Last Modified: 05 Mar 2011 10:23 GMT
Al-Adly was arrested on suspicion of money-laundering less then a week after Mubarak stepped down [AFP]

The trial of Habib al-Adly, Egypt's former interior minister, has been adjourned after he pleaded not guilty to corruption charges at a court in Cairo.

Standing in the dock and dressed in white prison clothes, Adly denied accusations of money laundering and unlawful acquisition of public money.

"It didn't happen," he said twice, in a calm tone on Saturday.

Judge Al-Mohammadi Qunsua swiftly adjourned the hearing to April 2, after a heated exchange between the defence team and civil society lawyers attending the trial.

The defence had asked for more time to study the documents of the case.

Al-Adly was brought back to the prison where he will stay until the trial resumes.

Demand for death penalty

Cairo's criminal court in the Tagammu Khames suburb was surrounded by heavy security and army tanks were positioned at the entrance ahead of the high-profile trial.

Al Jazeera's Sherine Tadros, outside the court complex, said dozens of protesters had gathered there.

"They want Habib al-Adly to face more serious charges than just money laundering and profiteering which carries a maximum sentence of about seven years," she said.

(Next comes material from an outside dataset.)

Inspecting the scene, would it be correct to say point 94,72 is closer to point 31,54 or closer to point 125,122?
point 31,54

"They want him to face charges on man slaughter for ordering his forces fire on protesters during the revolution. They're calling for his execution."

She said al-Adly was mobbed by the crowds when he left the courtroom.

A group chanted "the people want the execution of the murderer" as others held banners depicting al-Adly with a noose around his neck.

Al-Adly is the first member of ousted president Hosni Mubarak's regime to stand trial.

He was arrested last month as part of a sweeping corruption investigation by the new authorities, along with several former ministers and senior members of Mubarak's National Democratic Party.

Mubarak stepped down on February 11 following a popular uprising. Several former ministers and high officials have since been arrested, accused of embezzlement.

Egypt's public prosecutor has issued a travel ban on Mubarak and his family and ordered a freeze on their assets.

State security buildings seiged

Hours after al-Adly's court case was adjourned, protests had started forming around several state security buildings in Egypt, the largest crowd was formed in Nasr City, east of Cairo.

Rania Anaa, a protester who took part in the demonstration, told Al Jazeera: "Since 13GMT, hundreds of protesters had gathered in front of the state security building in Nasr City. A few hours later, I could estimate at least 3,000 people.

"The protesters managed to enter the state security compound from a side door, and they searched the building and found hundreds of documents,"  Anaa said in reference to files that have been kept on the population by the powerful regime apparatus of President Hosni Mubarak long accused of rights abuses.

Anaa said: "Now, we are trying to search for detainees because a lot of the protesters here believe there are hundreds of detaines being kept underground.

"I also heard that officials from the attorney general's office are coming to retrieve the documents and make proper use of them," she said.